━━━ Статья

Первое пятилетие Хрущева
Первое пятилетие Хрущева
Этой осенью отец подводил итог личной пятилетки реформ 1953–1958 годов. Результаты обнадеживали, страна постепенно разворачивалась к лучшей, пусть пока не изобильной, но уже не голодной жизни. Промышленность прирастала ежегодно на 8 — 10 процентов. Как бы мы критически не относились к советской статистике (я бы сказал, к любой статистике), но и самые заядлые пессимисты подтверждали весьма заметный рост экономики. Даже в донесениях ЦРУ президенту США Эйзенхауэру аналитики прогнозировали, что если в будущем СССР продолжит политику реформ, то к концу XX века советская экономика втрое превзойдет американскую, и уже им придется догонять Советский Союз. Сейчас об этом документе предпочитают не вспоминать ни в США, ни в постсоветской России.
Можно бесконечно рассуждать о соответствии цифр в статистических отчетах действительности.
Например, по мнению Белкина, совпадающему с постсоветскими выводами НИИ Госкомитета Российской Федерации, рост промышленной продукции СССР за 1960–1980 годы тогда завысили в два раза. (См. «Вестник статистики», 1992, № 4.) А вот другое мнение: начальник российских статистиков Б. Кириченко в ельцинские времена писал о шестикратном завышении темпов роста. У еще более лихих критиков советской системы оно выходило даже тринадцатикратным. («Вестник статистики», 1992, № 4 и «Экономика и математические методы», 1990, № 5.) Последние цифры, без сомнения, политически мотивированы, тогда стало модно ругать все советское. Но это все схоластические рассуждения, а в природе, в том числе и человеческой, имеется единственный неоспоримый критерий качества жизни — это сама жизнь. Об улучшении жизни свидетельствует прирост населения и увеличение продолжительности жизни. При среднем приросте населения СССР за 1950–1965 годы в 3,3 миллиона человек, в 1958 году зафиксирован скачок до 3,9 миллиона.

━━━━━━

Перепишите слово в слово всю статью о первом пятилетии Хрущева. Следующие строки взяты из другого источника, не из статьи.

━━━ Записанные данные

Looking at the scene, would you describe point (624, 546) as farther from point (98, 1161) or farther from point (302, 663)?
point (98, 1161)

━━━━━━

- **Ответ**:
Первое пятилетие Хрущева
Первое пятилетие Хрущева
Этой осенью отец подводил итог личной пятилетки реформ 1953–1958 годов. Результаты обнадеживали, страна постепенно разворачивалась к лучшей, пусть пока не изобильной, но уже не голодной жизни. Промышленность прирастала ежегодно на 8 — 10 процентов. Как бы мы критически не относились к советской статистике (я бы сказал, к любой статистике), но и самые заядлые пессимисты подтверждали весьма заметный рост экономики. Даже в донесениях ЦРУ президенту США Эйзенхауэру аналитики прогнозировали, что если в будущем СССР продолжит политику реформ, то к концу XX века советская экономика втрое превзойдет американскую, и уже им придется догонять Советский Союз. Сейчас об этом документе предпочитают не вспоминать ни в США, ни в постсоветской России.
Можно бесконечно рассуждать о соответствии цифр в статистических отчетах действительности.
Например, по мнению Белкина, совпадающему с постсоветскими выводами НИИ Госкомитета Российской Федерации, рост промышленной продукции СССР за 1960–1980 годы тогда завысили в два раза. (См. «Вестник статистики», 1992, № 4.) А вот другое мнение: начальник российских статистиков Б. Кириченко в ельцинские времена писал о шестикратном завышении темпов роста. У еще более лихих критиков советской системы оно выходило даже тринадцатикратным. («Вестник статистики», 1992, № 4 и «Экономика и математические методы», 1990, № 5.) Последние цифры, без сомнения, политически мотивированы, тогда стало модно ругать все советское. Но это все схоластические рассуждения, а в природе, в том числе и человеческой, имеется единственный неоспоримый критерий качества жизни — это сама жизнь. Об улучшении жизни свидетельствует прирост населения и увеличение продолжительности жизни. При среднем приросте населения СССР за 1950–1965 годы в 3,3 миллиона человек, в 1958 году зафиксирован скачок до 3,9 миллиона.